Returning upstairs, she noticed the steps were dusty. They would need to be cleaned when there was nothing of higher priority needing doing; 5:15 this evening would be appropriate. Sitting down at her laptop, she typed her password. It was really rather poor of a password, she noted, but her morning's self would have a hard time remembering anything suitably complicated, and sometimes one had to compromise, unfortunate though it was.
Her eyes scanned over her words from earlier. So many typos! Didn't she care about conveying her thoughts precisely? Still, it was a reasonable division of labor, leaving such tedium to the one who felt it necessary. Correcting the mis-steps as she went along, she began to ponder the chapter as a whole. Only ego could delude one into thinking this was "a liberating escape into the fantasy of desire" as she'd put it in her last interview. Truly, this was somewhere between turgid prose and utter crap, but turgid prose sold, so she did her best to move it towards the former and away from the latter. That had to go, as did that.
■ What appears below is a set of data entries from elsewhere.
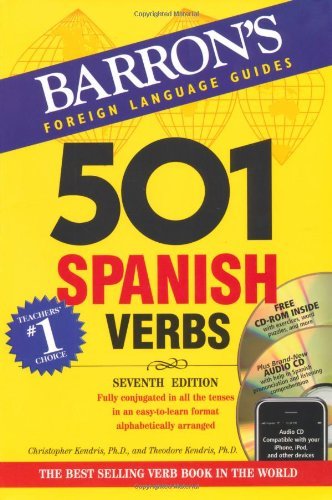 501 Spanish Verbs with CD-ROM and Audio CD (501 Verb Series) Christopher Kendris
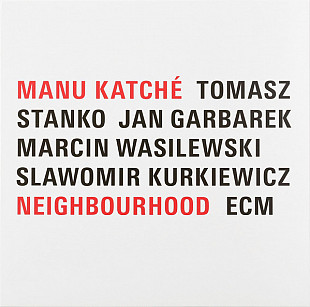 Manu Katché – Neighbourhood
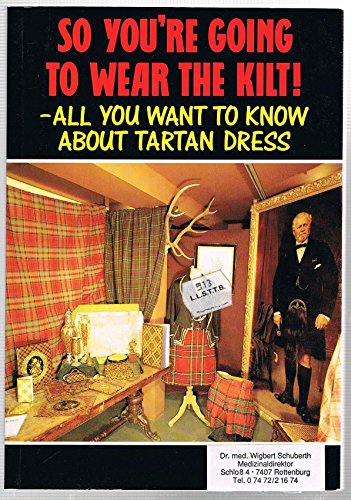 So You're Going to Wear the Kilt!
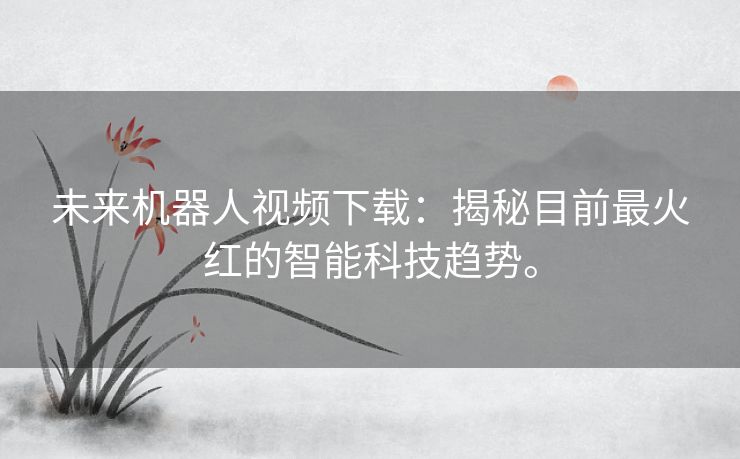 未来机器人视频下载：揭秘目前最火红的智能科技趋势。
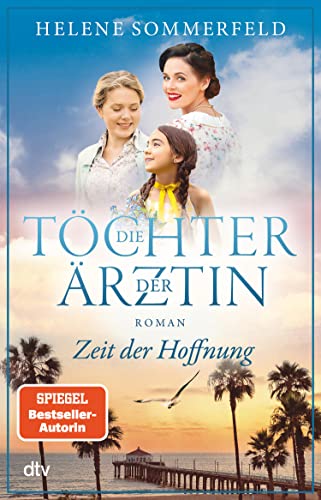 Die Töchter der Ärztin: Zeit der Hoffnung | Die neue Reihe der Bestseller-Autorin der ›Ärztin‹-Trilogie geht weiter! (Die Thomasius-Schwestern 2) (German Edition)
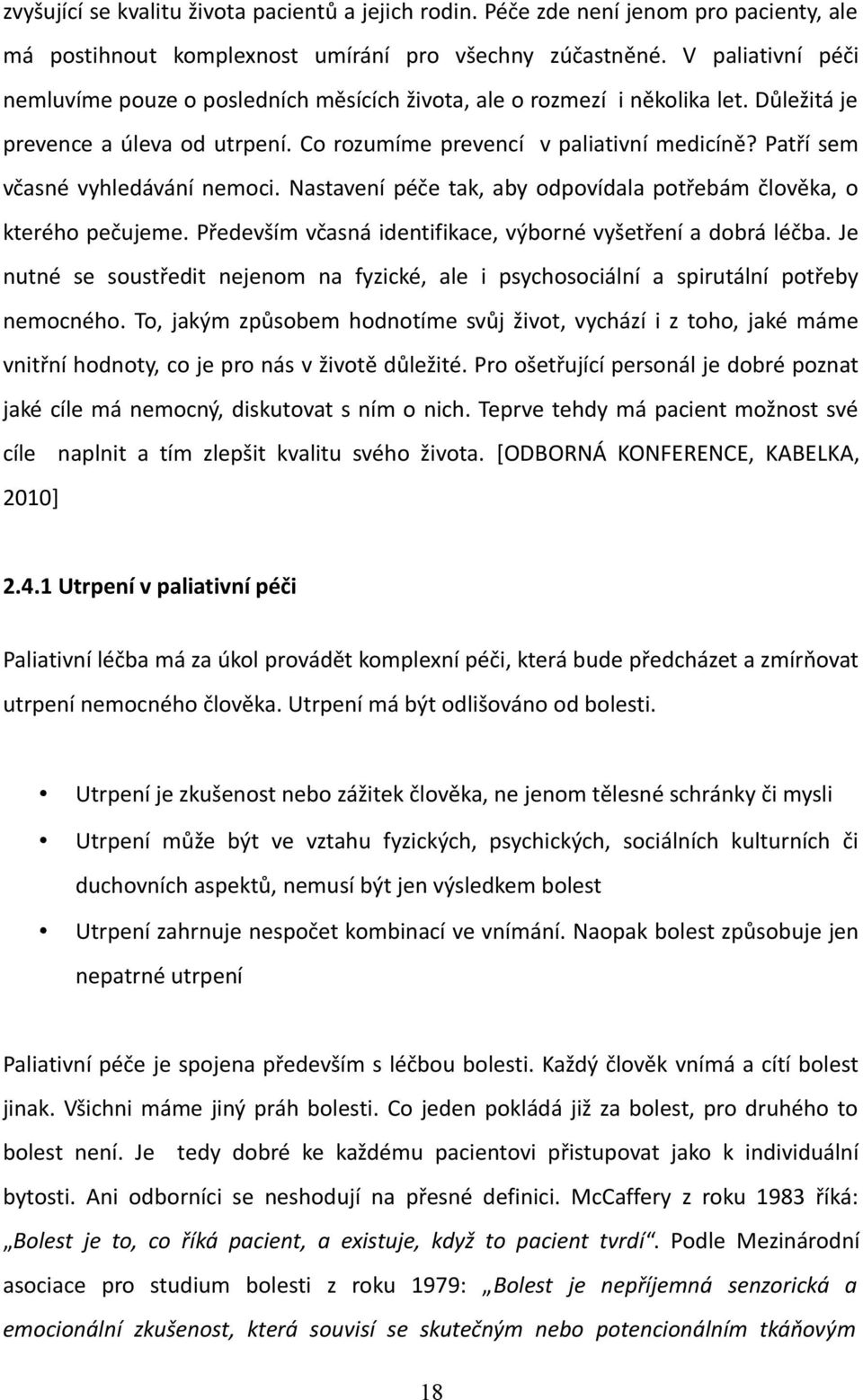 Patří sem včasné vyhledávání nemoci. Nastavení péče tak, aby odpovídala potřebám člověka, o kterého pečujeme. Především včasná identifikace, výborné vyšetření a dobrá léčba.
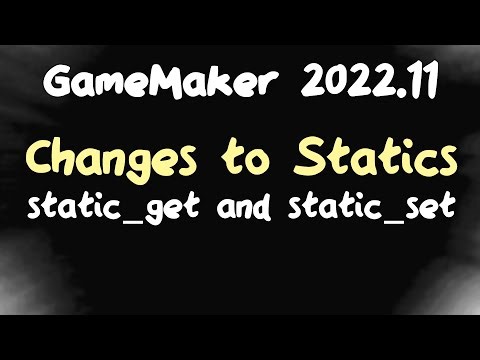 static_get and static_set in GameMaker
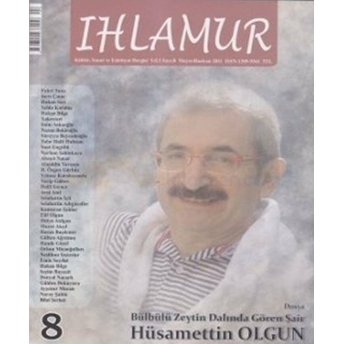 Ihlamur Dergisi Sayı: 8 Dosya Bülbülü Zeytin Dalında Gören Şair Hüsamettin Olgun Kolektif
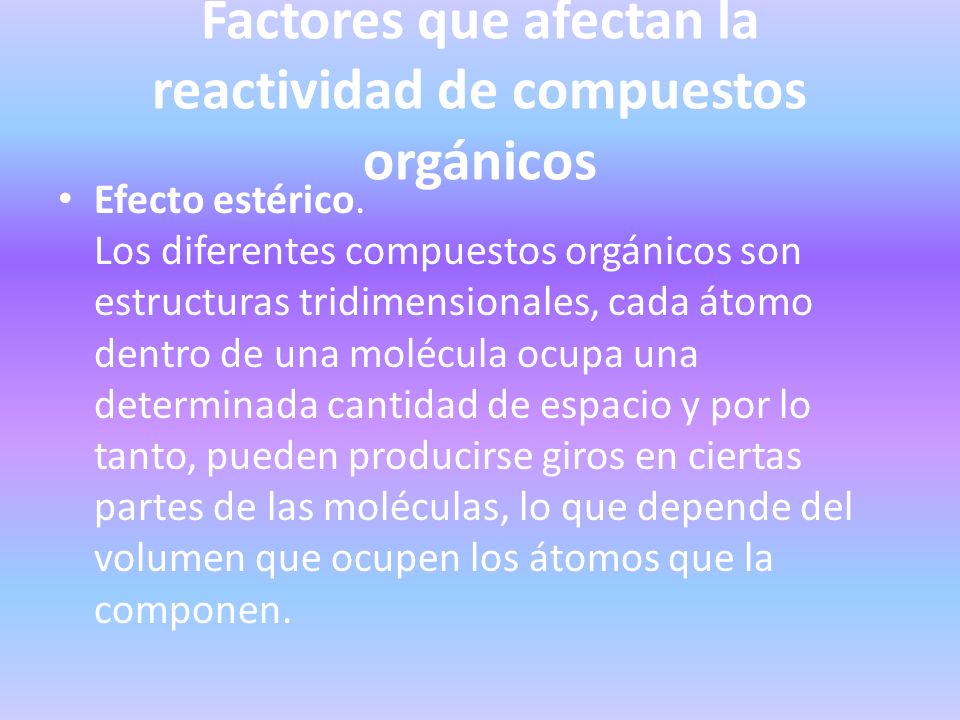 Factores que afectan la reactividad de compuestos orgánicos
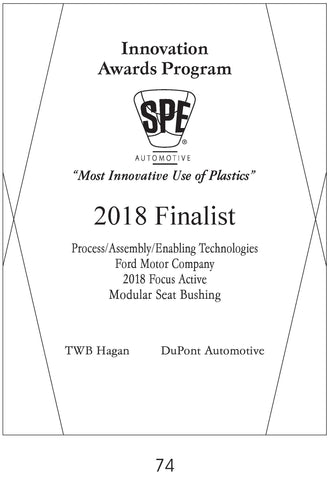 74 Process/Assembly/Enabling Technologies: Modular Seat Bushing- 2018 Finalist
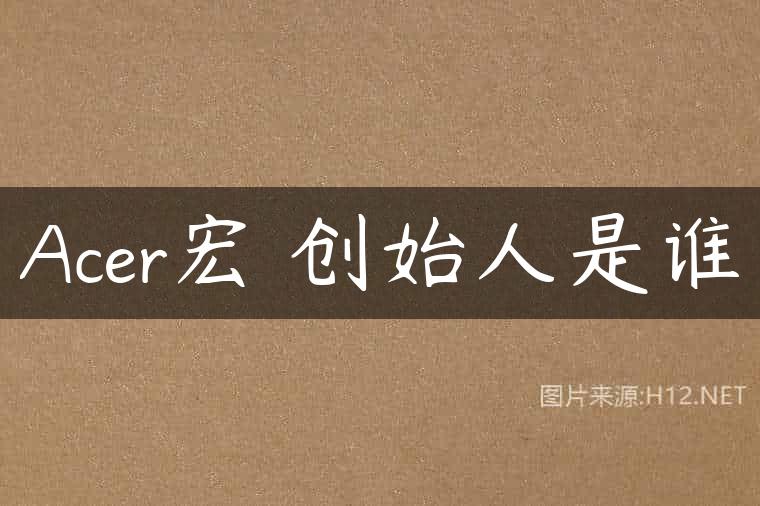 Acer宏碁创始人是谁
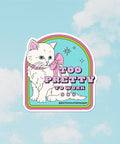 Too Pretty To Work | Sticker - The Local Space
What did she mean here? This gap needed another scene bridging it, so she made a note to add one after dinner, once she was creative again.
Hours passed as Voltraut massaged the text into a more practical form, taking into account the needs and desires of its intended audience. As the clock crept past five, she remembered the dusty floorboards. Somewhere, the goat was bleating again. It was awfully…cute…for an ungulate. In any case, with thoughts like those, it was clearly time to stop editing.